Ahead of the House Committee on Education and the Workforce hearing on May 23, this time with the presidents of Rutgers, Northwestern, and UCLA, AAUP president Irene Mulvey released the following statement:
The House Committee’s continued efforts to interfere with, undermine, and delegitimize American higher education in the minds of the public are deplorable. The message conveyed by these hearings—that politicians have the right to control what is or is not taught in a college classroom and the authority to dictate what can or cannot happen on a college campus—is repressive and completely unacceptable in a free society.
Democracy thrives when knowledge production, research, teaching, and learning take place in independent colleges and universities with institutional autonomy. Academic freedom is essential to promote open inquiry, debate, and discussion, and to provide an environment to support education in service of understanding and an appreciation of different points of view, even in disagreement.
Any administrative response to campus demonstrations or protests should be derived from considerations of the primary mission of education. Responses to antisemitism and other hate on campus should be based on the educational mission of the institution. We applaud those colleges and universities who have worked with their students and moved forward through a process of educational engagement.

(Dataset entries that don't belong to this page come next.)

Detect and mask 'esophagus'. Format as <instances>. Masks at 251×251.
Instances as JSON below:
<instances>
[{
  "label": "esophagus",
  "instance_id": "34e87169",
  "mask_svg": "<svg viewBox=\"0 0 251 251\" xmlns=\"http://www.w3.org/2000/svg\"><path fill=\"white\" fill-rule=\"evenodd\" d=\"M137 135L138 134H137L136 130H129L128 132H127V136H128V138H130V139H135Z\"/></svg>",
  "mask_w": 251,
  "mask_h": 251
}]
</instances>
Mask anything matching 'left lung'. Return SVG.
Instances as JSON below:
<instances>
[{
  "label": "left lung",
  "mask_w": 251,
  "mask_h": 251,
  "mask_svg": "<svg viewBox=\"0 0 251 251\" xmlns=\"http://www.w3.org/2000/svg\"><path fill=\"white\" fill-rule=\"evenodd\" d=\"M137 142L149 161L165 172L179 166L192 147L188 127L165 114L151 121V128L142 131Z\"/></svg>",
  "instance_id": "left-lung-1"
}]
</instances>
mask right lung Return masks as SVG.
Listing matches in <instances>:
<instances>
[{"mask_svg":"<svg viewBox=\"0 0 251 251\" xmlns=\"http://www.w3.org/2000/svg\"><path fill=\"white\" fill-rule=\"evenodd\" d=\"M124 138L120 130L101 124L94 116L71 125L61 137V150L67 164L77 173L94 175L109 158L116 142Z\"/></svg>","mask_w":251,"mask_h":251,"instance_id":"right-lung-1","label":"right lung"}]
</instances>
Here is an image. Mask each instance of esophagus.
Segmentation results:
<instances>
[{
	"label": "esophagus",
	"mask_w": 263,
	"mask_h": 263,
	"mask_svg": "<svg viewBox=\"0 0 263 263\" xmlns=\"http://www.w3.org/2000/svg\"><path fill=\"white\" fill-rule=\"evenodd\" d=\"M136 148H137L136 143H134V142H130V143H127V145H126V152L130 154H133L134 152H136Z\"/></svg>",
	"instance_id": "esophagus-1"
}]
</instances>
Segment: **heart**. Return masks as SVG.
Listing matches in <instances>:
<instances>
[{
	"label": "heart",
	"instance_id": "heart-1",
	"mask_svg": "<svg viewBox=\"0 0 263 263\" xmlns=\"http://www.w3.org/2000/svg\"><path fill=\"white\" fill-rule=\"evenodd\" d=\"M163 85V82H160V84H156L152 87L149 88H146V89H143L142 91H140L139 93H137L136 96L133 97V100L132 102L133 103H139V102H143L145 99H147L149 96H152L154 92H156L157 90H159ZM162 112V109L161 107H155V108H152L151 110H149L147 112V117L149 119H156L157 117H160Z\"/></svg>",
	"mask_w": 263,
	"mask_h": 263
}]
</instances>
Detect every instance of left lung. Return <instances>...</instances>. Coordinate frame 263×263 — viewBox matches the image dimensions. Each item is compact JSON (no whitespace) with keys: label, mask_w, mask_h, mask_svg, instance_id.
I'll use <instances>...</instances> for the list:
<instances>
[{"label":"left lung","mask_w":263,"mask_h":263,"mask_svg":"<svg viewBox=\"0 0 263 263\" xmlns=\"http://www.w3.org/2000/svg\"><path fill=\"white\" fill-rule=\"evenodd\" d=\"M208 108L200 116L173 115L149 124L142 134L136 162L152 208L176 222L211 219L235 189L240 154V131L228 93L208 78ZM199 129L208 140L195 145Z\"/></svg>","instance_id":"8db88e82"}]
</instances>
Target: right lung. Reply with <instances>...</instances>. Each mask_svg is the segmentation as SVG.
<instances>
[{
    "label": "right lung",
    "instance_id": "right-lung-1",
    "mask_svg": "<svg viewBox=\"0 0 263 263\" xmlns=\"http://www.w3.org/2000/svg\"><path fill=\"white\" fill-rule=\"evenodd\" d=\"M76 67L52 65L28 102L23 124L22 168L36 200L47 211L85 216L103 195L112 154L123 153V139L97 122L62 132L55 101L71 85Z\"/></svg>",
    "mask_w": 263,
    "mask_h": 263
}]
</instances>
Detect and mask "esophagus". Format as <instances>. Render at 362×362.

We hope that the latest batch of college presidents summoned to appear before the committee to play a predetermined role in the next act of disingenuous and performative political theater will have learned something from the earlier hearings. Defensiveness and lawyerly obfuscation cost the presidents of Harvard and Penn their jobs. Throwing academic freedom and faculty under the bus led to an overwhelming faculty vote of no confidence against the president of Columbia, and her attempt at appeasement did not prevent a call for her resignation from the Speaker of the House.
We strongly disagree with those who say the presidents need to “balance” the needs of donors and trustees with competing constituencies. This is a moment of clarity for higher education. America needs these college presidents to stand on principle and give a robust defense of academic freedom as an essential component of a free society, and to declare their intentions to protect academic freedom for faculty as well as free speech and freedom of assembly for all on their campuses.